> _What to work on_:
Write the next part of the My Hero Academia episode review below, starting right after its final sentence.

> _Extract to read_:
____
By Jonathan Klotz
| Published
My Hero Academia has its share of detractors, and even those who have followed the series since the beginning have had trouble keeping up with the superhero saga. Yet, with Season 7, the anime has proved it’s worth the journey of watching Deku and the students of Class 1A from the very beginning. “The Chain Thus Far,” Episode 16 of Season 7, and Episode 156 overall, was one of the most satisfying and cathartic episodes of any anime, with one moment, one bullet, that turned it from an anime I thought was pretty good, to one of my all-time favorites.
Their Darkest Hour
In “The Chain Thus Far,” Deku is facing off with the awakened Shigaraki, while the other heroes, scattered across Japan, are about to be defeated following Spinner’s successful mission to free Kurogiri. At the darkest moment in My Hero Academia, Deku is weakened form using Gearshift and can’t react to Shigaraki in time, while Skeptic, the villain’s expert hacker, has infiltrated U.A. High School and is going to crash the floating island, when suddenly, La Brava, the villainous girlfriend of Gentle Criminal, hacks Skeptic’s system and takes control.
____
> _Entries_:
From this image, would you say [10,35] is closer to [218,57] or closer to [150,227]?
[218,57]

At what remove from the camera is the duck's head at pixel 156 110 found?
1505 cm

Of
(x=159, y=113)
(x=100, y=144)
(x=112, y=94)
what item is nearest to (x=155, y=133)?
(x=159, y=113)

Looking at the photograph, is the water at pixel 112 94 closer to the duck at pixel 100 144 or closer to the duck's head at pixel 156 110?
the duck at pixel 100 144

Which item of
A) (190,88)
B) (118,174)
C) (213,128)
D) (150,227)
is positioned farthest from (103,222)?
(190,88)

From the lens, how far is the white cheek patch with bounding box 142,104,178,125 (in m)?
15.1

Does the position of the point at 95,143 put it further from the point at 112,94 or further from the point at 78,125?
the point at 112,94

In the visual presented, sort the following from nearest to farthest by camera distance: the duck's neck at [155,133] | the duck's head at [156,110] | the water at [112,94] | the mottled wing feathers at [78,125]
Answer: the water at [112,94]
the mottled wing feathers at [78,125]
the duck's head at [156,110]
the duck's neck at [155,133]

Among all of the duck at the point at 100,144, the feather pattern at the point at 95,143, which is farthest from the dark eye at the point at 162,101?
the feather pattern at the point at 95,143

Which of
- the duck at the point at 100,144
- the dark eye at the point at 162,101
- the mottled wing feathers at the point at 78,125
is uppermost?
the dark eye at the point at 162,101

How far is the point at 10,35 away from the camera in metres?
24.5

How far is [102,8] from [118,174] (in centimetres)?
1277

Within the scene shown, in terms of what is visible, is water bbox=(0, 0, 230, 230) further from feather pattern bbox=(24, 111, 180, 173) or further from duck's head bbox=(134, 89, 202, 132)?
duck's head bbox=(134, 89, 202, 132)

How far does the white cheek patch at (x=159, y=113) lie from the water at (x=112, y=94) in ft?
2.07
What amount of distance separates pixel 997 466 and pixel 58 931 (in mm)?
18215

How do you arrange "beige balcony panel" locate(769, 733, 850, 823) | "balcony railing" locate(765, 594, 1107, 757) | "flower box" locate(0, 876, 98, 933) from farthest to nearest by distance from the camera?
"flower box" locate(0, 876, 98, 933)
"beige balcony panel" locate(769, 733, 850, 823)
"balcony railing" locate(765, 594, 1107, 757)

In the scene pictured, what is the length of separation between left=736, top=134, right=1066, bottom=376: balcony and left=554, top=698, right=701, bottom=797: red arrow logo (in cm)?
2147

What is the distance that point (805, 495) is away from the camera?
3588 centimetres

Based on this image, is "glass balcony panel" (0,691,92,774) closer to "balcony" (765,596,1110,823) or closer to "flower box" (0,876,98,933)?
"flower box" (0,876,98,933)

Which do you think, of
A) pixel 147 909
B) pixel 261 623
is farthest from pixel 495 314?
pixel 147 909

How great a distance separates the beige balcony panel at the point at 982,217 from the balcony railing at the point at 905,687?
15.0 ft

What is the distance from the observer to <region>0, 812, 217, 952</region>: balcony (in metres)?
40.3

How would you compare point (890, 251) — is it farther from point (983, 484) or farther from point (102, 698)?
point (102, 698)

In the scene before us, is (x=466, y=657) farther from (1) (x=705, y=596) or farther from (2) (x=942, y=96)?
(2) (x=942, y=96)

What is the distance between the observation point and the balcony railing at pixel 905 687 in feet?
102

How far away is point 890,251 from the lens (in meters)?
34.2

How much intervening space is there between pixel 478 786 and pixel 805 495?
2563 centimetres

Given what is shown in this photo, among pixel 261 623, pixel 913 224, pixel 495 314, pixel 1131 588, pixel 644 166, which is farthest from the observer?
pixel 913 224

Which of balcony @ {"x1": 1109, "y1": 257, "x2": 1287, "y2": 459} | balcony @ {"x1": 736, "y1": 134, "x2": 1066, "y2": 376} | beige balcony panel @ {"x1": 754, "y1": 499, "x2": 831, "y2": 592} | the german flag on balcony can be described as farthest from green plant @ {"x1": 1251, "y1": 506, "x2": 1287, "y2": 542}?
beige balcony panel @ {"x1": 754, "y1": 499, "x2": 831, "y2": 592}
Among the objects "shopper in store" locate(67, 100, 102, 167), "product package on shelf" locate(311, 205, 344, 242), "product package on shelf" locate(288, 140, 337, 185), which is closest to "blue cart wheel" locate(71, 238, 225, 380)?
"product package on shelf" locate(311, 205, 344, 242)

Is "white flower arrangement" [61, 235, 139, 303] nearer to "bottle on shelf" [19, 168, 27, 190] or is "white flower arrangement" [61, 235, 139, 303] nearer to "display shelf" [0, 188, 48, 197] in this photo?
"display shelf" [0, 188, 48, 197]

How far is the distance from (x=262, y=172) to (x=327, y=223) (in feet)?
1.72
____
> _The answer_:
Where La Brava goes, Gentle Criminal follows, and the villain from one of the most disliked arcs of Season 4 makes a grand entrance to stop an entire floating island from falling into the ocean. Gentle Criminal wanted nothing but to be a hero, and it was only Deku who saw this, reaching out back during the “School Festival” arc and giving him a chance, which finally paid off in one of My Hero Academia’s greatest moments. As satisfying as it was seeing the two villains return on the side of the angels, it paled to the sudden shock of Shigaraki’s hand, moments from touching the ground to spread his decay for miles, being shot from miles away by the world’s greatest sniper.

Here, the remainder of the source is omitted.